A column printed in the Oct. 9 Sarasota Herald Tribune takes a cheap shot at the Florida Solar Energy Industries Association. FlaSEIA is the brave solar energy group that has stood firm in its support for using revenues from oil drilling in Florida to help protect and sustain efforts to promote the use of solar energy in the Sunshine State.
The column accuses the solar energy group of taking "money, not a principled stand."
Well, while the writer argues his position passionately he must not be aware the some of the leading environmental groups have used money from oil and natural gas to further their own objectives.

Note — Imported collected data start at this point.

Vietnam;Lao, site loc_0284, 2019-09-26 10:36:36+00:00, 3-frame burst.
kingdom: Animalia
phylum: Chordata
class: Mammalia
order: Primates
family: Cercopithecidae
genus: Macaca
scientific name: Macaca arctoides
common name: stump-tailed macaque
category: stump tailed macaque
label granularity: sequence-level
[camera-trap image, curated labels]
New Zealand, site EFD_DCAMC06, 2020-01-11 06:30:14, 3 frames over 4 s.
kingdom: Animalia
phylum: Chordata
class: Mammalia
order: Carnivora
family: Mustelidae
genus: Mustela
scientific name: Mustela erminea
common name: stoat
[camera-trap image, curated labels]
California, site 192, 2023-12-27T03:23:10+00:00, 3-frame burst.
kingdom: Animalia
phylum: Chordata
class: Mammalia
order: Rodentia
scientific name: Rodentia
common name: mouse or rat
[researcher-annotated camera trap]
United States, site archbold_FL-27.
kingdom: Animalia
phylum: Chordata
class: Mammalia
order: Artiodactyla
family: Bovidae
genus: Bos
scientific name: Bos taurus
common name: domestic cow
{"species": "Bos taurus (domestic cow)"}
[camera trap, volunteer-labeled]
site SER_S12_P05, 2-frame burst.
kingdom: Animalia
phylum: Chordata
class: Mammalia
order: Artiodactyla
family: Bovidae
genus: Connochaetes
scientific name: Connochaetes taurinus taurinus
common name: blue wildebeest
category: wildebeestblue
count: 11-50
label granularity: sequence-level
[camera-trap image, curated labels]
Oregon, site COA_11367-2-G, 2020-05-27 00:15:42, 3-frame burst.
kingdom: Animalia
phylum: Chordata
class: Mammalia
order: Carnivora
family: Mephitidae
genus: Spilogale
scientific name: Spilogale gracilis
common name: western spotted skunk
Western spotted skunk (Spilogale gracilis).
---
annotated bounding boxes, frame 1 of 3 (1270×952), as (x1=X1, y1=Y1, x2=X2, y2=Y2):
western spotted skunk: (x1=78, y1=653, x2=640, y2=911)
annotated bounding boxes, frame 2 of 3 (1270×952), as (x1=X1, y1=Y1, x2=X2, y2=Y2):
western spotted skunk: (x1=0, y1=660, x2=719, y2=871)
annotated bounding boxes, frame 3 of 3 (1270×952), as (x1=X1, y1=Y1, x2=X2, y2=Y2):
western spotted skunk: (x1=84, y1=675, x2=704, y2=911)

Yes, that's right. Environmental groups have benefited from oil and gas revenues.
In an article written for the Independent Review in 2001, Dwight R. Lee, a noted University of Georgia economics professor, details how some in the environmental community have put oil and natural gas revenue to work to help meet their goals.
Background on Oil and Gas Drilling on Audubon Society Land
In regards to oil and natural gas drilling that has occurred on Audubon Society land, in the article Professor Lee says:
"For example, the Audubon Society owns the Rainey Wildlife Sanctuary, a 26,000-acre preserve in Louisiana that provides a home for fish, shrimp, crab, deer, ducks, and wading birds, and is a resting and feeding stopover for more than 100,000 migrating snow geese each year. ... Besides being ideally suited for wildlife, the sanctuary contains commercially valuable reserves of natural gas and oil, which attracted the attention of energy companies when they were discovered in the 1940s. Clearly, the interests served by fossil fuels do not have high priority for the Audubon Society. No doubt, the society regards additional petroleum use as a social problem rather than a social benefit. Of course, most people have different priorities: they place a much higher value on keeping down the cost of energy than they do on bird-watching and on protecting what many regard as little more than mosquito-breeding swamps. One might suppose that members of the Audubon Society have no reason to consider such “antienvironmental”values when deciding how to use their own land. Because the society owns the Rainey Sanctuary, it can ignore interests antithetical to its own and refuse to allow drilling. Yet, precisely because the society owns the land, it has been willing to accommodate the interests of those whose priorities are different and has allowed thirty seven wells to pump gas and oil from the Rainey Sanctuary. In return, it has received
royalties of more than $25 million (Baden and Stroup 1981; Snyder and Shaw 1995)." (Source: Dwight R. Lee, The Independent Review, v. VI, Fall 2001, pages 218-219)
Background on How Oil and Gas Drilling Has Benefited Nature Conservancy
Professor Lee's article also explains how oil and gas drilling has boosted efforts of The Nature Conservancy to protect a threatened bird in Texas.
"Thanks to a gift from the Mobil Oil Company, the Nature Conservancy of Texas owns the Galveston Bay Prairie Preserve in Texas City, a 2,263-acre refuge that is home to the Attwater’s prairie chicken, a highly endangered species (once numbering almost a million, its population had fallen to fewer than ten by the early 1990s). The conservancy has entered into an agreement with Galveston Bay Resources of Houston
and Aspects Resources, LLC, of Denver to drill for oil and natural gas in the preserve. Clearly some risks attend oil drilling in the habitat of a fragile endangered species, and the conservancy has considered them, but it considers the gains sufficient to justify bearing the risks. According to Ray Johnson, East County program manager for the Nature Conservancy of Texas, “We believe this could provide a tremendous opportunity to raise funds to acquire additional habitat for the Attwater’s prairie chicken, one of the most threatened birds in North America.” Obviously the primary concern is to protect the endangered species, but the demand for gas and oil is helping achieve that objective. Johnson is quick to point out, “We have taken every precaution to minimize the impact of the drilling on the prairie chickens and to ensure their continued health and safety.” (see statement at http://texasnature.org/news/pressr10.htm). (Source: Dwight R. Lee, The Independent Review, v. VI, Fall 2001, pages 220-221)
According to an article in the Los Angeles Times, the conservancy lauded its "chicken preserve cum petroleum patch" as a "harmonious mixture of commerce and conservation."
"Maybe it's time we all took a walk in the oilman's shoes," Niki McDaniel, spokesman for the Texas Nature Conservancy said in the Times story. "We believe the opportunity we have in Texas City to raise significant sums of money for conservation is one we cannot pass up, provided we are convinced we can do this drilling without harming the prairie chickens and their habitat. And we are convinced."
Yes, commerce can coexist with conservation. Florida's leading solar energy group smartly sees the opportunity in the Sunshine State in the same light.
As Florida weighs drilling in its waters to generate jobs and badly needed money, the time has come for others to recognize our state's oil reserves as a valuable natural resource that can be used to promote renewable energy while funding other state priorities.